TUFTIT is a fabrication program developed by Alexander Josephson and Pooya Baktash, two students who put their studies at the Architectural Association in London on hold to found Partisans, a research-based architectural platform they started in Toronto following the financial meltdown in 2010. What seemed like a risky venture at the time might just be Josephson and Baktash’s best career move, especially if TUFTIT is an indication of the kind of technologically innovative projects they’re executing.
The modeling program was born from a desire to reinterpret popular traditional styles, like “Edwardian tufted leather furniture” featured in a Restoration Hardware catalogue, for a contemporary audience. “To us, this was an apt example of where innovation and reinvention could occur, especially with the use of parametric modeling,” said Josephson. “The goal was to create a radical new interpretation of that model, one that was completely organic and free in its scale and use.”

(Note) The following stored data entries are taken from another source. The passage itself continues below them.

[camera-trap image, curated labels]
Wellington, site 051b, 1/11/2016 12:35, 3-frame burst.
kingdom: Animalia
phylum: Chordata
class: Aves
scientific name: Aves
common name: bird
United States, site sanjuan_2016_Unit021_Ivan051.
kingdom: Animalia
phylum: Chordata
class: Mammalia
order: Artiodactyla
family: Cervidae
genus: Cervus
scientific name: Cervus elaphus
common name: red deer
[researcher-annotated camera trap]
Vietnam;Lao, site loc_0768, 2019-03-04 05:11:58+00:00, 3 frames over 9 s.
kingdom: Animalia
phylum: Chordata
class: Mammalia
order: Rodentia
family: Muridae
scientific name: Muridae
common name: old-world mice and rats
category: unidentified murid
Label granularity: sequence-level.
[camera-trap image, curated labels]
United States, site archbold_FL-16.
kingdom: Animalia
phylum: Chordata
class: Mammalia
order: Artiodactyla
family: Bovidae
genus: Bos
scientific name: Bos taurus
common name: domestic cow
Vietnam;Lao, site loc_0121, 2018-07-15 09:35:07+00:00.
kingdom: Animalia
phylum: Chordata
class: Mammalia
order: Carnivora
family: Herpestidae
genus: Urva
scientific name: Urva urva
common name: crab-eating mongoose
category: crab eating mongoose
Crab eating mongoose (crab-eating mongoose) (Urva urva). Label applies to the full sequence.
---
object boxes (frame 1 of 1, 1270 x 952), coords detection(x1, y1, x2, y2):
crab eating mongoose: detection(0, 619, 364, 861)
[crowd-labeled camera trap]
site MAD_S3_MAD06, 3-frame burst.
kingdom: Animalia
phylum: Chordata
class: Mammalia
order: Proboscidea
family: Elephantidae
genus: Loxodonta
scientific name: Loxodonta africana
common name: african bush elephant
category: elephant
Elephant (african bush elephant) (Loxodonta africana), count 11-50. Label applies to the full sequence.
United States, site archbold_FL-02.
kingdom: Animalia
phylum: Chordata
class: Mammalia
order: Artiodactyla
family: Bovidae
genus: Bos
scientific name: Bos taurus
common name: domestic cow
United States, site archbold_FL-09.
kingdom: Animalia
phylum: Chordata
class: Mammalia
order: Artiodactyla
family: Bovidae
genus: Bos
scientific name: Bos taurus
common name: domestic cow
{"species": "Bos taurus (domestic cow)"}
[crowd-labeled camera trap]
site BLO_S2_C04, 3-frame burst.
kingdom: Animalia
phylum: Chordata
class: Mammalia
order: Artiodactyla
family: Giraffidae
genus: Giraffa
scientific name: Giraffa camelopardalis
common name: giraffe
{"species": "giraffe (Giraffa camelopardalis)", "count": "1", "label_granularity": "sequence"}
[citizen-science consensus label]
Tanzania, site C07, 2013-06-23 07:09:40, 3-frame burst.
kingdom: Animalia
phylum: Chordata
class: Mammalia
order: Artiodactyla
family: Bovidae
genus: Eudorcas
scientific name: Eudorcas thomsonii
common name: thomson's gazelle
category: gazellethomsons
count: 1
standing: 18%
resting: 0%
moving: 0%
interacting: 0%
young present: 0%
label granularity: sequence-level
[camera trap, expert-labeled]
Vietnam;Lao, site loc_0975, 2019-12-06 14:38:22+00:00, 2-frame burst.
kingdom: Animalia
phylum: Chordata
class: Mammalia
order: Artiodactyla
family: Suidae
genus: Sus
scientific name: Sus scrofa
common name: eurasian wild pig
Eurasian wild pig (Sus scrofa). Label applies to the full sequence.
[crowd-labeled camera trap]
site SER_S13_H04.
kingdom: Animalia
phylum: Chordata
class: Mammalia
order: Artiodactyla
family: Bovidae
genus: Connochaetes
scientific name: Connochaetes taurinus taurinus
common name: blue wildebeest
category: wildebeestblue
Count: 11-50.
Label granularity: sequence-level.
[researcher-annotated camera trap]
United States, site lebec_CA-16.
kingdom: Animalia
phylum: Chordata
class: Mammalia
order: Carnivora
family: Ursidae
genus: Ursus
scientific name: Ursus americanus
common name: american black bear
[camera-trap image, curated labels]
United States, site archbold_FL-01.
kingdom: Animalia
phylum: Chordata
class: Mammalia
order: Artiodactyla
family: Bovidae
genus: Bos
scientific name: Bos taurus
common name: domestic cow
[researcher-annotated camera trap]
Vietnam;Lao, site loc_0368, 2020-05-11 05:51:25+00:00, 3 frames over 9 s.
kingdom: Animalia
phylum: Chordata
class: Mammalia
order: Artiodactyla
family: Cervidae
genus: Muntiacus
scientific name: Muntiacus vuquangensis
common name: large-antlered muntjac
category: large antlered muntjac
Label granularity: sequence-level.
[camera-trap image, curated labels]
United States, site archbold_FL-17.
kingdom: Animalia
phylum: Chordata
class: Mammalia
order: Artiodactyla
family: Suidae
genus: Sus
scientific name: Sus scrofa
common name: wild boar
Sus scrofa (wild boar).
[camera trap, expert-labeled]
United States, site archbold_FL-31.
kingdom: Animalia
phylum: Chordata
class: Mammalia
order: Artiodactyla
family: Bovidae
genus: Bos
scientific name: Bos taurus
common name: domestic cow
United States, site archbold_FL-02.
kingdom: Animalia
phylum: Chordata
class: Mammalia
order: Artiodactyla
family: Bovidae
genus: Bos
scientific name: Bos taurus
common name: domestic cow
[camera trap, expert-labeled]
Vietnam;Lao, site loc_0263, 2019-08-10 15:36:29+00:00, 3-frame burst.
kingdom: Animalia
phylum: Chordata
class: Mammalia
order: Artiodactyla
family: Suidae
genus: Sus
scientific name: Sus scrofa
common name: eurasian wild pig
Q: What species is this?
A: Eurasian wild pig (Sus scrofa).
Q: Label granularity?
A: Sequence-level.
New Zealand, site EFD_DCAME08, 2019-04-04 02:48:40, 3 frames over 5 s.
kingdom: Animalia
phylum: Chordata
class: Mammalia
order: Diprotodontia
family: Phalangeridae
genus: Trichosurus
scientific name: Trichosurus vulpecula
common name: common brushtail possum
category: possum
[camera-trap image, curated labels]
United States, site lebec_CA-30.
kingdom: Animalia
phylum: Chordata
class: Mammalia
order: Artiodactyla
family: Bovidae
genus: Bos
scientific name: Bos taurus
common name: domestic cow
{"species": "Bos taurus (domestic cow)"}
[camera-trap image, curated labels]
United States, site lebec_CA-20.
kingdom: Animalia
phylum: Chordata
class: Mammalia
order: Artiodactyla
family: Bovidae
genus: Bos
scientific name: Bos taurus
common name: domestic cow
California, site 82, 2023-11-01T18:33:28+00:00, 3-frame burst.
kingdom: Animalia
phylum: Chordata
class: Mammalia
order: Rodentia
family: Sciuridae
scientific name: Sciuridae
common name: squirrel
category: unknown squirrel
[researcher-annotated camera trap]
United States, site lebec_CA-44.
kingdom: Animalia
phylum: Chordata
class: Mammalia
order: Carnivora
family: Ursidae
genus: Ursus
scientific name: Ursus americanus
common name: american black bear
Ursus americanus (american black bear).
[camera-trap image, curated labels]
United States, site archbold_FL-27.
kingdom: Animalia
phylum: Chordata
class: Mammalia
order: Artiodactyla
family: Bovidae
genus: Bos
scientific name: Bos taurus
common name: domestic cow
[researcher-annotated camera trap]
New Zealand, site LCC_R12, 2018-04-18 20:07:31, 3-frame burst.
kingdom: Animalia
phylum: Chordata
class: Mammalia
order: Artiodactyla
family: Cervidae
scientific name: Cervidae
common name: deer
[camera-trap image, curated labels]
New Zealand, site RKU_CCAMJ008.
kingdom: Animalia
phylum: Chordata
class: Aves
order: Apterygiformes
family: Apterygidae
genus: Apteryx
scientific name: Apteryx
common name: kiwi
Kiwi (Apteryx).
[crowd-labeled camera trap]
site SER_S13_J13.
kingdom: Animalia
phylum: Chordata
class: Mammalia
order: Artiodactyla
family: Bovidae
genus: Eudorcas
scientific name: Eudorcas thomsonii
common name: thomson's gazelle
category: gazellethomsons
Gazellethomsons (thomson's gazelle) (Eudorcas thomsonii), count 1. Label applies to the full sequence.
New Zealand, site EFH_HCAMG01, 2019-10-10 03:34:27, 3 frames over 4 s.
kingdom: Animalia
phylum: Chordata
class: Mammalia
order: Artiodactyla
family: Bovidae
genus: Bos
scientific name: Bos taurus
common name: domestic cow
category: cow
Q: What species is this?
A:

The program makes it possible for any surface to be milled with the tufted look of soft leather or fabric-covered furniture, such as marble, wood, plastic and foam in sizes ranging from a single stool, an eight-foot-long day bed (pictured here) or, potentially, the facade of an entire building. Partisan’s goal is not to create a specific object, but to develop a formal language that can be applied as easily to a chair as to a concrete facade.
The programming of the script enables a high level of precision from micro to macro, with the added benefit of manually sculpting the form for custom jobs. “It starts with a hexagonal point grid which is deformed in parallel with the seat depressions,” Jospehson explained. “A Voronoi algorithm is applied to this grid, leaving a free flowing set of 3D curves. The button dips come next, some of which extrude through the piece, leaving holes for ventilation or for drainage in outdoor situations. The surface patterns can be rotated, mirrored, or cut to create continuity between any tiled modules. ”
Once the program has been scripted in Rhino, Partisans takes it to a CNC fabricator, in this case Tim Sheppard, President of Styropatterns, a Toronto-based polystyrene pattern manufacturer specializing in large CNC milled patterns. Once the piece has been milled, Josephson and Baktash make a silicon mold in their model-making studio in order to cast multiples of the form in materials ranging from plaster to resin and concrete. They then finish each piece by hand, according to client specifications.
“A client asked me recently if I would have a problem creating softer edges at the legs to a bench we are doing,” said Josephson. “That’s no problem at all. It’s the language that seems to be the only thing that’s really designed. The specific details of any given piece regarding size or edge are left intentionally open to interpretation. We like the idea of mass customization and as a result each piece can ostensibly be quite unique.”